The Light & the Glass
The acoustic arpeggios to start it off make it campfire heartland cut. And throughout its 9 minutes, it rocks and rolls and for the last two minutes, there is a guitar lead and a vocal line that keeps repeating; “Pray for us all”.
It’s got nothing to do with “2112” from Rush even though countless posts would state otherwise. This song reprises two other tracks in “The Amory Wars”, namely “Time Consumer” and “IRO-bot”, both from the previous album “The Second Stage Turbine Blade”. And you need to listen to the section from about 5.15 minutes to about 5.50. I think it’s very Lifeson like.
And because I have some of the super editions from “The Afterman”, the record vault posts for Coheed and Cambria will be single posts for each album.
The standout songs here are the title track and “The Light And The Glass”.
6 thoughts on “In Keeping Secrets Of Silent Earth: 3”
I have never gotten in to these guys.

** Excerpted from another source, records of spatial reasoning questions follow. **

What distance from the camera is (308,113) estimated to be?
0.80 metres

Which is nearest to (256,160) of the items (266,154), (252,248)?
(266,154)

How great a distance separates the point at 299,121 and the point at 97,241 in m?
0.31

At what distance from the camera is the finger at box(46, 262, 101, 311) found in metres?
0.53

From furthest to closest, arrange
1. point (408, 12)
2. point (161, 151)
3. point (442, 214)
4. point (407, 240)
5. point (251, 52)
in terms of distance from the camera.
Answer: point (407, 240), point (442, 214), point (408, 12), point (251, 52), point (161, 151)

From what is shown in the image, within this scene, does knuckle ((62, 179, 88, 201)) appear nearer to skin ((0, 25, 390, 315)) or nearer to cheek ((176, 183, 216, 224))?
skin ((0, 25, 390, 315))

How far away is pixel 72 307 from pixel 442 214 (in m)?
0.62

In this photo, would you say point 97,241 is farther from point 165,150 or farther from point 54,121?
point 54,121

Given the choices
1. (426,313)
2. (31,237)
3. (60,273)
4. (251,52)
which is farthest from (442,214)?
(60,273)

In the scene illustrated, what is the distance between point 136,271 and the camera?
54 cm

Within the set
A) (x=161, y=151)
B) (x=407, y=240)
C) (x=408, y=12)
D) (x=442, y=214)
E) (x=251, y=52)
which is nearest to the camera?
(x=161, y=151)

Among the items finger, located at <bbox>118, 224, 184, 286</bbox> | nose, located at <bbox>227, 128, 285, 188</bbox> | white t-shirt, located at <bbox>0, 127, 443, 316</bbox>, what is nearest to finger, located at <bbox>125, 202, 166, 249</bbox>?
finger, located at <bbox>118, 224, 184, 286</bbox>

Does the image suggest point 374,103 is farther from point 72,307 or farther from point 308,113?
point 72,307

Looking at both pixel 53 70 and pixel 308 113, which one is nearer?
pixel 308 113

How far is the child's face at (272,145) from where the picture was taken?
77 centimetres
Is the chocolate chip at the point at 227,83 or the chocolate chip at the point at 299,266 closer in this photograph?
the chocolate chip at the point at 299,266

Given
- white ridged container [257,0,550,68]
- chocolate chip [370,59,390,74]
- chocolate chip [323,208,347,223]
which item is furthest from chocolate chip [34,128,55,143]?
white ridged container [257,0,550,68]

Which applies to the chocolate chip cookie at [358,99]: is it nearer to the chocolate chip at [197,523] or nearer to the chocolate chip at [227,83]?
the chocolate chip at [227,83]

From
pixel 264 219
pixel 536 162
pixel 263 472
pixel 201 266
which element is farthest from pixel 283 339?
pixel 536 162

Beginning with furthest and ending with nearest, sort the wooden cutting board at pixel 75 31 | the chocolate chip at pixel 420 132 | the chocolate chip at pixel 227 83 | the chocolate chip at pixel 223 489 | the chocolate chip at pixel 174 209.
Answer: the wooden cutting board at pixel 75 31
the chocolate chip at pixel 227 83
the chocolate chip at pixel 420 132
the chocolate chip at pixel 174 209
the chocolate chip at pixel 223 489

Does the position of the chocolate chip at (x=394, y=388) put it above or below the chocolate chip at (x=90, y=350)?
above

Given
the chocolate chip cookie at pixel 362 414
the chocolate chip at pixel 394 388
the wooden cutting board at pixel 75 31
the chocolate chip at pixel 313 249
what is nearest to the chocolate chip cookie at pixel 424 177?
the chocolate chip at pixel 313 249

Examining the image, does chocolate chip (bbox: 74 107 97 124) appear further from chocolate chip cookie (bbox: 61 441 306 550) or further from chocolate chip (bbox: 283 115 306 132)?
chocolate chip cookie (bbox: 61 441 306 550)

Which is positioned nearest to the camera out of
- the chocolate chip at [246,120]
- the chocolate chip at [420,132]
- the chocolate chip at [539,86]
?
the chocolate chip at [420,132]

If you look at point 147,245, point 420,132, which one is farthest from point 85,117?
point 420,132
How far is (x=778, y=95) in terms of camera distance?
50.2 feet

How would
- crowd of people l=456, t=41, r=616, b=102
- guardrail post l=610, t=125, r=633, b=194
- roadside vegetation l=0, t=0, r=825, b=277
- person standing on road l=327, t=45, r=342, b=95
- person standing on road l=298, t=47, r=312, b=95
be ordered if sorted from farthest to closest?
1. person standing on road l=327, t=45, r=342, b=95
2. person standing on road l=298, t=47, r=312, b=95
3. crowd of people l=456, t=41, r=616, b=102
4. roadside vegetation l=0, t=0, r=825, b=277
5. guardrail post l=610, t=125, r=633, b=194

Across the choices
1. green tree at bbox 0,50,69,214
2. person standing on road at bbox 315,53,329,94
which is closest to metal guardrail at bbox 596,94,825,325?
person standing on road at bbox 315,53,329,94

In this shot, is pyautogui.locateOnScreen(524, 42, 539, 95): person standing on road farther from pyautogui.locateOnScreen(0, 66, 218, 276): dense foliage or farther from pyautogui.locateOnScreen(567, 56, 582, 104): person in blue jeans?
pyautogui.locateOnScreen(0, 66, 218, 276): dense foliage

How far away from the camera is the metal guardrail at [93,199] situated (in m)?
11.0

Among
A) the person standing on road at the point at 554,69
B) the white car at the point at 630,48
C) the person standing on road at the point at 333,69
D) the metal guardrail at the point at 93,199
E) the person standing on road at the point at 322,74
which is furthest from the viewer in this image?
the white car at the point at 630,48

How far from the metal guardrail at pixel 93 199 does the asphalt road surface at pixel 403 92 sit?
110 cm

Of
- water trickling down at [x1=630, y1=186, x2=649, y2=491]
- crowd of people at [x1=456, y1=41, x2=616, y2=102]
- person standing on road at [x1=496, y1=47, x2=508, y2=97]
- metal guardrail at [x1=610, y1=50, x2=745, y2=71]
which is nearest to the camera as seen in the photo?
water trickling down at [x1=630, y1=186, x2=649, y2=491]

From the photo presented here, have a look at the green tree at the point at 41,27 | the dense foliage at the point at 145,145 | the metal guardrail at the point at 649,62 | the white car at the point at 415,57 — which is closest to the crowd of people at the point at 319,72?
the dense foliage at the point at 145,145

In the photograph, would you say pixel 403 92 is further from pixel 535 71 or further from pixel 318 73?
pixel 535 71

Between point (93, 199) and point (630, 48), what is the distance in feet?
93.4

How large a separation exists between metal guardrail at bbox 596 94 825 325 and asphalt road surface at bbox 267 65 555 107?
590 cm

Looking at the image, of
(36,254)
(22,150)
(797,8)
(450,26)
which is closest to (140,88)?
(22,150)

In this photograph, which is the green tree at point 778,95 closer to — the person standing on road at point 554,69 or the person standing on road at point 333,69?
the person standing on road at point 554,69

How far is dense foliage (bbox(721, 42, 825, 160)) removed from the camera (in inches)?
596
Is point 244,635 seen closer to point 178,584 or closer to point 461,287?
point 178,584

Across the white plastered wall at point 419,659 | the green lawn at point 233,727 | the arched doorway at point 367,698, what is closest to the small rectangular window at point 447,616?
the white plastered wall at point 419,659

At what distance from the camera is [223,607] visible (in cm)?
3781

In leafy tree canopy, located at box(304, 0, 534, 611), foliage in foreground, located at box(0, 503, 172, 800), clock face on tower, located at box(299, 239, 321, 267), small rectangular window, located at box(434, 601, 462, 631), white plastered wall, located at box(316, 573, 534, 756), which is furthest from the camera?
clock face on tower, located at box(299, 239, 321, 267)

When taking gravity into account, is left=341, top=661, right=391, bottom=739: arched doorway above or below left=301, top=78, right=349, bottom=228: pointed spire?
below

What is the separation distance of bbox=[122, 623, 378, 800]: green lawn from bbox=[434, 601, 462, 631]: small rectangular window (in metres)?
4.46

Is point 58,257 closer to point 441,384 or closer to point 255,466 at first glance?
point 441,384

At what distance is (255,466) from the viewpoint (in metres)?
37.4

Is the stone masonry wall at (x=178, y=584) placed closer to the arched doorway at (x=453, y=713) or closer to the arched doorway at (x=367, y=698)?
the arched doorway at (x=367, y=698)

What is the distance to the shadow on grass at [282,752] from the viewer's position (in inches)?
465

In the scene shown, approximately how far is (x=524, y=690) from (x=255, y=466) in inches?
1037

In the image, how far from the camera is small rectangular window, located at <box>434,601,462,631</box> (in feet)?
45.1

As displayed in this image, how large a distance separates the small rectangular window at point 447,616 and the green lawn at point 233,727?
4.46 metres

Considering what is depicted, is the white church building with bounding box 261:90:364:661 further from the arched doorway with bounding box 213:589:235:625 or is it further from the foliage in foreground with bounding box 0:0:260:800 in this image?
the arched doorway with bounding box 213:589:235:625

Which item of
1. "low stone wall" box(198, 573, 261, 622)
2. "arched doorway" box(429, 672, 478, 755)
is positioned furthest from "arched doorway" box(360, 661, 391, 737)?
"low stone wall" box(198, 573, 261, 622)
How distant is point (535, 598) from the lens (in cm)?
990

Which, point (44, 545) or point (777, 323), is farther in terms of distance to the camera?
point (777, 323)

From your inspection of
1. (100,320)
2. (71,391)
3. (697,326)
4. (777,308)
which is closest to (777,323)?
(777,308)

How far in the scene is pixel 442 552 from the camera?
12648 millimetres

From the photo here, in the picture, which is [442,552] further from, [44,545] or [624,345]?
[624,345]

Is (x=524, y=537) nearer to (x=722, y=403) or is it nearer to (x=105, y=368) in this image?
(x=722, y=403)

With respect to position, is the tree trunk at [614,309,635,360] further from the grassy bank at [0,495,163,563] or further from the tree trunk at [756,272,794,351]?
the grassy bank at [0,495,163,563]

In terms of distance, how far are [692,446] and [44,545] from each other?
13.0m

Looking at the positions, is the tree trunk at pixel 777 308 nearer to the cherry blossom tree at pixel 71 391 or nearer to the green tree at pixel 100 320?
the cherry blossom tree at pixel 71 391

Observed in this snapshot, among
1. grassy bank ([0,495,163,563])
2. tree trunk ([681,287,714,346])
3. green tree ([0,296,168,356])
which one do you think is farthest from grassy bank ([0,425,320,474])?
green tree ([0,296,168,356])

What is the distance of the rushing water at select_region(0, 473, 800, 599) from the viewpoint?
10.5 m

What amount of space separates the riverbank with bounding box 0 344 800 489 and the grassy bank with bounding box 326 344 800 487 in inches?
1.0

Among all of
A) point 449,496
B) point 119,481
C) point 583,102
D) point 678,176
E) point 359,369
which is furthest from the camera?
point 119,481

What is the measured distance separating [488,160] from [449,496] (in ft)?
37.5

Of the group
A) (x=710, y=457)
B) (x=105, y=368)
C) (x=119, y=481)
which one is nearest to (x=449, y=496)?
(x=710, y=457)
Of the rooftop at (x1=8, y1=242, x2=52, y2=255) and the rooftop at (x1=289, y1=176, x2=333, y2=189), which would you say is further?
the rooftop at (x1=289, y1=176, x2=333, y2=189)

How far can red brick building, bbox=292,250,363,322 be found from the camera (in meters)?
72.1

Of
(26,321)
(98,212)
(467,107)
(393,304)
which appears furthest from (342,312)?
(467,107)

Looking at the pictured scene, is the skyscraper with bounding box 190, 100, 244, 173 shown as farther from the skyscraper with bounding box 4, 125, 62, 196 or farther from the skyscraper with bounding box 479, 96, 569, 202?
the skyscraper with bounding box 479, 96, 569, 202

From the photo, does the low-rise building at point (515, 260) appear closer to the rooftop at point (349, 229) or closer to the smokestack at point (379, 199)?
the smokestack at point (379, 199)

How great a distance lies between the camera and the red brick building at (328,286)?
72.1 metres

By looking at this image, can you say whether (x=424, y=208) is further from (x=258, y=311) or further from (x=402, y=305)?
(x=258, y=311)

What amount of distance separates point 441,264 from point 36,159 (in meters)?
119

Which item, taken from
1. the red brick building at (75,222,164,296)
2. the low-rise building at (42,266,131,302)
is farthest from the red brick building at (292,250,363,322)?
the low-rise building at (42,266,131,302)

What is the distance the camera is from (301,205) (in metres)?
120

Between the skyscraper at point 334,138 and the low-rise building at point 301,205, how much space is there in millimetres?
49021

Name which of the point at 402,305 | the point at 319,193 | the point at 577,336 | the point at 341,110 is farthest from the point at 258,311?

I’ve heard a few songs and no complaints so maybe should give them a try.
The music grabbed me first and then the melodies
I hear nothing but good things!!
Never heard of them. Cool origin story though. An old band member gives you a burnt CD. Classic.
It’s funny how we become fans in the first place. Most of the stuff from the 80s was taped from other people and then when I had the means to buy I would buy.
Oh, man. I had tape recordings of tape recordings. The sounded terrible but there was no other way to share music. Especially when growing up with only one lousy rock station.